YOUR GOAL
Go through the records underneath and count the lines that include the string "Giemsa". Give nothing but the number.

Stored data entries
== Segment start ==

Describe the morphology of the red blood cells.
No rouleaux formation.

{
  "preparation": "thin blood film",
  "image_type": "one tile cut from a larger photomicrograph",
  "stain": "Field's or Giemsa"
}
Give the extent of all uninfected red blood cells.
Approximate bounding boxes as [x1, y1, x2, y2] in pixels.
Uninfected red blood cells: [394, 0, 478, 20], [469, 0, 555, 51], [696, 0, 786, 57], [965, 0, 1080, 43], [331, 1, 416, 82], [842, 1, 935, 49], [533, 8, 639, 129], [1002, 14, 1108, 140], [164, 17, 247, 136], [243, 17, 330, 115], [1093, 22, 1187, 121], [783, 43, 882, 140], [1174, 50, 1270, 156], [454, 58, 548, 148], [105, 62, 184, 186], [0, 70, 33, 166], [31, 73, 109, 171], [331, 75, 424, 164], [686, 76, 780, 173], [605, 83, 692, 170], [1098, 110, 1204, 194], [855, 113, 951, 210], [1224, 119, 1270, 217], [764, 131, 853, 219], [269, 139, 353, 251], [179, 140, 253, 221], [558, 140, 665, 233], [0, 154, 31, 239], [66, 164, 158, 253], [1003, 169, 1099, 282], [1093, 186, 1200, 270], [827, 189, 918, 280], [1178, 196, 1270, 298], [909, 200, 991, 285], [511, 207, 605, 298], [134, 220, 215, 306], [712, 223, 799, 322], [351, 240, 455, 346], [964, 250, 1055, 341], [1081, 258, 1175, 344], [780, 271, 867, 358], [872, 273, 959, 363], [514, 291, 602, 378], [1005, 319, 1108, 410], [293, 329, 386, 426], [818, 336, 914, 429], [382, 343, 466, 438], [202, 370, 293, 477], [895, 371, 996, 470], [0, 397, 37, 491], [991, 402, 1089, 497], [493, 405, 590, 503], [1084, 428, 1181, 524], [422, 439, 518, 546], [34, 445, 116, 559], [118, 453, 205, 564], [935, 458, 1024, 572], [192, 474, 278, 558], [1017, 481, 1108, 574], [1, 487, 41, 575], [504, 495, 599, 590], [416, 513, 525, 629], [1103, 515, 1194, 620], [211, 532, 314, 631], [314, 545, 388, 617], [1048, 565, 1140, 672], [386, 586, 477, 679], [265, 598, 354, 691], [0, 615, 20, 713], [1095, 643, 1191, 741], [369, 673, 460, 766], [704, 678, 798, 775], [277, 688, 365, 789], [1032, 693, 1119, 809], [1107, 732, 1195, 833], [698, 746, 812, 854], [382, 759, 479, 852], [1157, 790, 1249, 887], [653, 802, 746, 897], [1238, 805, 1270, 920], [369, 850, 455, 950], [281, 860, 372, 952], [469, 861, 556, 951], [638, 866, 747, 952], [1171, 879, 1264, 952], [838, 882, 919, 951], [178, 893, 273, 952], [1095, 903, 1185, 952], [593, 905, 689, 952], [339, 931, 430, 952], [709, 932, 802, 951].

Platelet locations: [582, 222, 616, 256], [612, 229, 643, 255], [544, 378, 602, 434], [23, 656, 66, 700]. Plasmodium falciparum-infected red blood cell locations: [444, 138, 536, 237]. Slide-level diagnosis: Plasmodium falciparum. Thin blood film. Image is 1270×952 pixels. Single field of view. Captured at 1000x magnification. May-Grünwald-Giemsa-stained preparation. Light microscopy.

== Segment end ==

YOUR RESPONSE
2